Task input:

******

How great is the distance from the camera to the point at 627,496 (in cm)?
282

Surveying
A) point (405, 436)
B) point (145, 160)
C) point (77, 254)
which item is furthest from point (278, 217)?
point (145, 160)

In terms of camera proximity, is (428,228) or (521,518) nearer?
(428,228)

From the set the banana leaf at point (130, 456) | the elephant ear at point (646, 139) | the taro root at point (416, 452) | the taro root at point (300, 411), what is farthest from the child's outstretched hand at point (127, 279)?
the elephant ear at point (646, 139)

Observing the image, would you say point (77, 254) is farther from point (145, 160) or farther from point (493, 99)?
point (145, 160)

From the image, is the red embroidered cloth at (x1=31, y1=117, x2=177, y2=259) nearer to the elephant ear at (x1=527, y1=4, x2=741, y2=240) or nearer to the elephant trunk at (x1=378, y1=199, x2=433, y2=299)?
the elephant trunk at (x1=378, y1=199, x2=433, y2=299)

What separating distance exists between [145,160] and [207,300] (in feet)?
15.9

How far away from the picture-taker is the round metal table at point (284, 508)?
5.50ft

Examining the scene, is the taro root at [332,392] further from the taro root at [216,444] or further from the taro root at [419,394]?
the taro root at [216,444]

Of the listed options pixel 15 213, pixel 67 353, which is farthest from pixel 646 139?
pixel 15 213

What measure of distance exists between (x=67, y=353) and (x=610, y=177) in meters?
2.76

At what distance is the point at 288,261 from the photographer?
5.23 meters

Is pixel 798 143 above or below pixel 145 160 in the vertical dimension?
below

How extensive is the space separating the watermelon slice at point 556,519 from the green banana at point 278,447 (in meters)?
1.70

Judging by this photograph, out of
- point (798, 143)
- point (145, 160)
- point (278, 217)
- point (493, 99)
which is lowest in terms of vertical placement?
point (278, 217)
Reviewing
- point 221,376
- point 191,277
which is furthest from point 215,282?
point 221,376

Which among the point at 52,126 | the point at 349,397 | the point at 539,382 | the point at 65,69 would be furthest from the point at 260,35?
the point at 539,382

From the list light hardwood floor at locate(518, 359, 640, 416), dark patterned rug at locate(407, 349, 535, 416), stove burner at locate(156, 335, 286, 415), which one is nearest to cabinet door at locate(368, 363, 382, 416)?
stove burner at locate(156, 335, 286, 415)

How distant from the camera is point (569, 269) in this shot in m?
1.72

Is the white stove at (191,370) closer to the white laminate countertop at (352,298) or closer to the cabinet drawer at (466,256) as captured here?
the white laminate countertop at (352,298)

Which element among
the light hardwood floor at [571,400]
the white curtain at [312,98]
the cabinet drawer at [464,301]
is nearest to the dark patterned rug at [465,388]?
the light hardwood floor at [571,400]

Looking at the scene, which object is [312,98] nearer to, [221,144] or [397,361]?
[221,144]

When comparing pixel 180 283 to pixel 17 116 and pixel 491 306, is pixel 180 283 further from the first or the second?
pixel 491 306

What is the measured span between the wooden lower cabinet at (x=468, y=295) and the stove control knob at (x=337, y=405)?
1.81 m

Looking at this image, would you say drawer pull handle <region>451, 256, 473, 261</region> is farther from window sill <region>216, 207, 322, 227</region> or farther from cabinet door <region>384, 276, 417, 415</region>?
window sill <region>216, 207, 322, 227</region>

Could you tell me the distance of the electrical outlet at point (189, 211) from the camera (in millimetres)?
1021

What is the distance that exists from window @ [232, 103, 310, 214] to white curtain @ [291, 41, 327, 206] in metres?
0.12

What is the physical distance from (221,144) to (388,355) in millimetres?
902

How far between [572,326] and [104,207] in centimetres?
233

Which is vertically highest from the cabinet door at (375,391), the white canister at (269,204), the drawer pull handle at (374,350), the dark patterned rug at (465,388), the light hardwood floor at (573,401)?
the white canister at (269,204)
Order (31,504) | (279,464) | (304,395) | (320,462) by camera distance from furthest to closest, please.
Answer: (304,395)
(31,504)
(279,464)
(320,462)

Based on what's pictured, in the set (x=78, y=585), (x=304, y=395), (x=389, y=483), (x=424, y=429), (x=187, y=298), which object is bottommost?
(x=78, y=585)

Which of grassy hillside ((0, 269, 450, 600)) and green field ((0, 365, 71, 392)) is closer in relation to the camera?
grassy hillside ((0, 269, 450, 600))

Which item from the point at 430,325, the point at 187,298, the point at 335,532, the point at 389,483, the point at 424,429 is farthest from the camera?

******

Write out the lines above, starting at the line that contains "Could you tell" and ending with the final line, and nothing else; copy them exactly.

The answer:
Could you tell me the distance of the electrical outlet at point (189, 211) from the camera (in millimetres)?
1021

What is the distance that exists from window @ [232, 103, 310, 214] to white curtain @ [291, 41, 327, 206] in metres?
0.12

What is the physical distance from (221,144) to (388,355) in millimetres?
902

How far between [572,326] and [104,207] in centimetres?
233

Which is vertically highest from the cabinet door at (375,391), the white canister at (269,204), the drawer pull handle at (374,350), the dark patterned rug at (465,388), the light hardwood floor at (573,401)?
the white canister at (269,204)
Order (31,504) | (279,464) | (304,395) | (320,462) by camera distance from furthest to closest, please.
Answer: (304,395)
(31,504)
(279,464)
(320,462)

Based on what's pictured, in the set (x=78, y=585), (x=304, y=395), (x=389, y=483), (x=424, y=429), (x=187, y=298), which object is bottommost?
(x=78, y=585)

Which of grassy hillside ((0, 269, 450, 600)) and green field ((0, 365, 71, 392)) is closer in relation to the camera?
grassy hillside ((0, 269, 450, 600))

Which item from the point at 430,325, the point at 187,298, the point at 335,532, the point at 389,483, the point at 424,429 is farthest from the camera?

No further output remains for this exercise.